SIR, -- Through our common friend, Mr. P., I have received your note of this evening. Upon due reflection I frankly admit the propriety of the explanation you suggest. This being admitted, I still find great difficulty, (owing to the refinedly peculiar nature of our disagreement, and of the personal affront offered on my part,) in so wording what I have to say by way of apology, as to meet all the minute exigencies, and all the variable shadows, of the case. I have great reliance, however, on that extreme delicacy of discrimination, in matters appertaining to the rules of etiquette, for which you have been so long and so pre-eminently distinguished. With perfect certainty, therefore, of being comprehended, I beg leave, in lieu of offering any sentiments of my own, to refer you to the opinions of Sieur Hedelin, as set forth in the ninth paragraph of the chapter of "Injuriae per applicationem, per constructionem, et per se," in his "Duelli Lex scripta, et non; aliterque." The nicety of your discernment in all the matters here treated, will be sufficient, I am assured, to convince you that the mere circumstance of me referring you to this admirable passage, ought to satisfy your request, as a man of honor, for explanation.
With sentiments of profound respect,
Your most obedient servant,
The Herr Johann Hermann
Hermann commenced the perusal of this epistle with a scowl, which, however, was converted into a smile of the most ludicrous self-complacency as he came to the rigmarole about Injuriae per applicationem, per constructionem, et per se. Having finished reading, he begged me, with the blandest of all possible smiles, to be seated, while he made reference to the treatise in question. Turning to the passage specified, he read it with great care to himself, then closed the book, and desired me, in my character of confidential acquaintance, to express to the Baron von Jung his exalted sense of his chivalrous behavior, and, in that of second, to assure him that the explanation offered was of the fullest, the most honorable, and the most unequivocally satisfactory nature.

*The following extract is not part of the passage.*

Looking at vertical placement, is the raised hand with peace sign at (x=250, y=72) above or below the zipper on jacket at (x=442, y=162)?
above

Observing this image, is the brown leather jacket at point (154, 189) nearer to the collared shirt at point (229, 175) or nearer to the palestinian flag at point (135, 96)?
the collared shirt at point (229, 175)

Somewhat amazed at all this, I made my retreat to the Baron. He seemed to receive Hermann's amicable letter as a matter of course, and after a few words of general conversation, went to an inner room and brought out the everlasting treatise "Duelli Lex scripta, et non; aliterque." He handed me the volume and asked me to look over some portion of it. I did so, but to little purpose, not being able to gather the least particle of meaning. He then took the book himself, and read me a chapter aloud. To my surprise, what he read proved to be a most horribly absurd account of a duel between two baboons. He now explained the mystery; showing that the volume, as it appeared prima facie, was written upon the plan of the nonsense verses of Du Bartas; that is to say, the language was ingeniously framed so as to present to the ear all the outward signs of intelligibility, and even of profundity, while in fact not a shadow of meaning existed. The key to the whole was found in leaving out every second and third word alternately, when there appeared a series of ludicrous quizzes upon a single combat as practised in modern times.

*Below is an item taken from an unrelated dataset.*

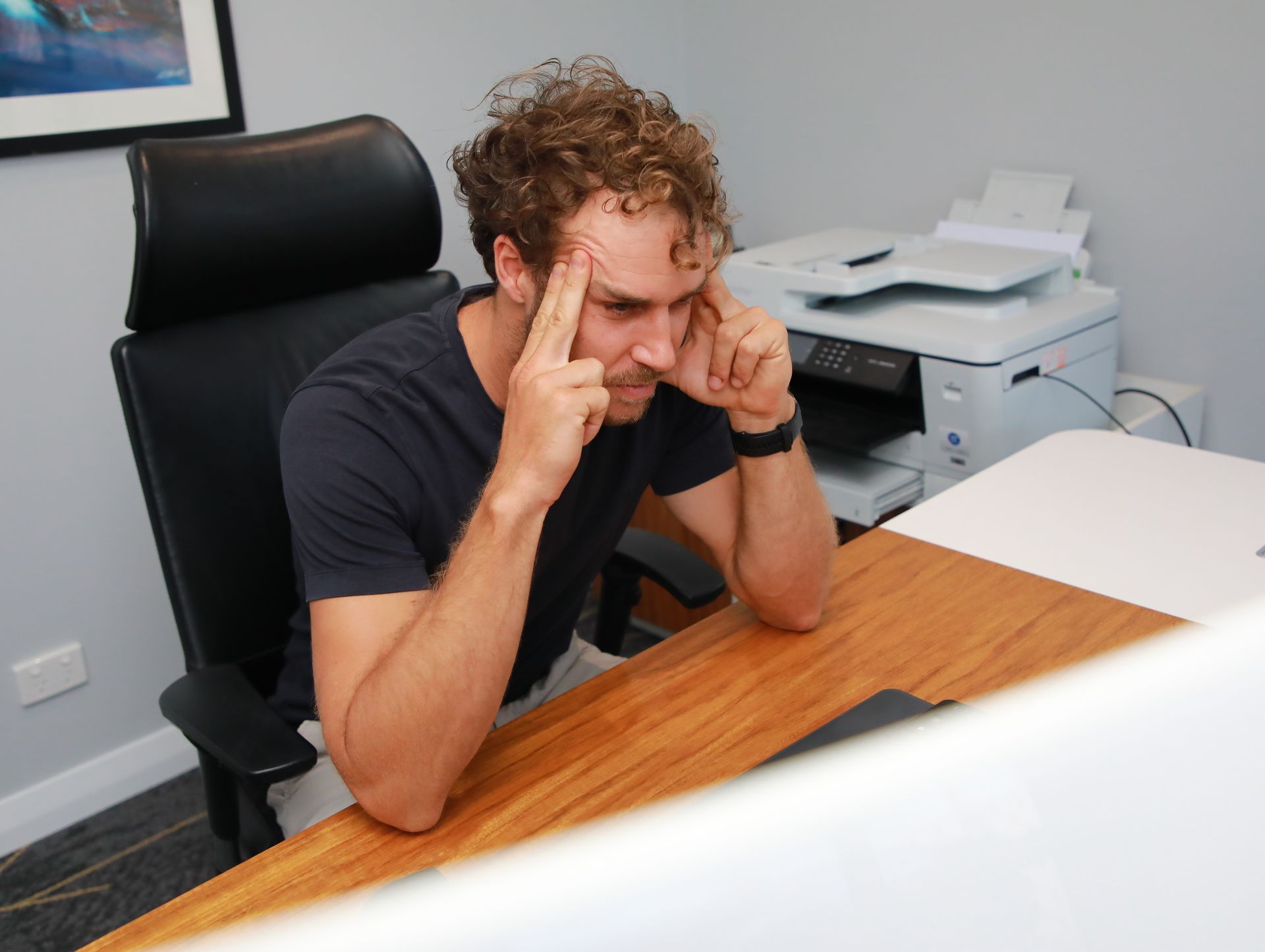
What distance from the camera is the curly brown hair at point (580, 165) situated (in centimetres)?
103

The Baron afterwards informed me that he had purposely thrown the treatise in Hermann's way two or three weeks before the adventure, and that he was satisfied, from the general tenor of his conversation, that he had studied it with the deepest attention, and firmly believed it to be a work of unusual merit. Upon this hint he proceeded. Hermann would have died a thousand deaths rather than acknowledge his inability to understand anything and everything in the universe that had ever been written about the duello.